• WHAT NEEDS TO BE DONE
Write out every one of the records below word for word, keeping each line unchanged.

• Records of scene-based questions

╭──

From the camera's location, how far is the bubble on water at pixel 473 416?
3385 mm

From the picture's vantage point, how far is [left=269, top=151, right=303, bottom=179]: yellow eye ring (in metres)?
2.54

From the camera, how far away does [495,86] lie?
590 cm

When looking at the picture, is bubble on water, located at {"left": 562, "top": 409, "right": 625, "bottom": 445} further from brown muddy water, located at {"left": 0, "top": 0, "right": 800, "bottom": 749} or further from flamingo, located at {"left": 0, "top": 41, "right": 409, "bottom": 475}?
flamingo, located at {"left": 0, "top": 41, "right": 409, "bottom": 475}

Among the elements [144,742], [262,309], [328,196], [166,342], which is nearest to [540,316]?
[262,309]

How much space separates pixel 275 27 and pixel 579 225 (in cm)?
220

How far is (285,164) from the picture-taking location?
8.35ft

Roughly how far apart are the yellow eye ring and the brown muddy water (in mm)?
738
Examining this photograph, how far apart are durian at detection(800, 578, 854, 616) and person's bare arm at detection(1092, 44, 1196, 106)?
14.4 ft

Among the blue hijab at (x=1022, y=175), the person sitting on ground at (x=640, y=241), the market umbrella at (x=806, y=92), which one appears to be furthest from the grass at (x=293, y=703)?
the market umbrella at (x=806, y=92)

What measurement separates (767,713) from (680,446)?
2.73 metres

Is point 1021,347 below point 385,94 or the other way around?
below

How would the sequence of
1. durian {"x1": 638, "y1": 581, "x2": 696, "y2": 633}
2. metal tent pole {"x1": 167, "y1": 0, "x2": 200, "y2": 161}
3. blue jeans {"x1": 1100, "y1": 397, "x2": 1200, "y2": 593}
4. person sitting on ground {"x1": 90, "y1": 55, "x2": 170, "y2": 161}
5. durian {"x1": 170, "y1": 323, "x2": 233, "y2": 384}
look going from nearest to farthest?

╰──

• OUTPUT FOR THIS TASK
From the camera's location, how far is the bubble on water at pixel 473 416?
3385 mm

From the picture's vantage point, how far is [left=269, top=151, right=303, bottom=179]: yellow eye ring (in metres)?
2.54

From the camera, how far away does [495,86] lie?
590 cm

When looking at the picture, is bubble on water, located at {"left": 562, "top": 409, "right": 625, "bottom": 445} further from brown muddy water, located at {"left": 0, "top": 0, "right": 800, "bottom": 749} or further from flamingo, located at {"left": 0, "top": 41, "right": 409, "bottom": 475}?
flamingo, located at {"left": 0, "top": 41, "right": 409, "bottom": 475}

Among the elements [144,742], [262,309], [328,196], [166,342], which is nearest to [540,316]?
[262,309]

How much space separates pixel 275 27 and pixel 579 225 (in cm)?
220

How far is (285,164) from the picture-taking location?
8.35ft

Roughly how far apart are the yellow eye ring and the brown muddy water (in mm)?
738
Examining this photograph, how far apart are durian at detection(800, 578, 854, 616) and person's bare arm at detection(1092, 44, 1196, 106)?
14.4 ft

Among the blue hijab at (x=1022, y=175), the person sitting on ground at (x=640, y=241), the market umbrella at (x=806, y=92), which one appears to be furthest from the grass at (x=293, y=703)?
the market umbrella at (x=806, y=92)

What measurement separates (767,713) from (680,446)?
2.73 metres

Is point 1021,347 below point 385,94 or the other way around?
below

How would the sequence of
1. durian {"x1": 638, "y1": 581, "x2": 696, "y2": 633}
2. metal tent pole {"x1": 167, "y1": 0, "x2": 200, "y2": 161}
3. blue jeans {"x1": 1100, "y1": 397, "x2": 1200, "y2": 593}
4. person sitting on ground {"x1": 90, "y1": 55, "x2": 170, "y2": 161}
5. durian {"x1": 170, "y1": 323, "x2": 233, "y2": 384}
look going from nearest to farthest?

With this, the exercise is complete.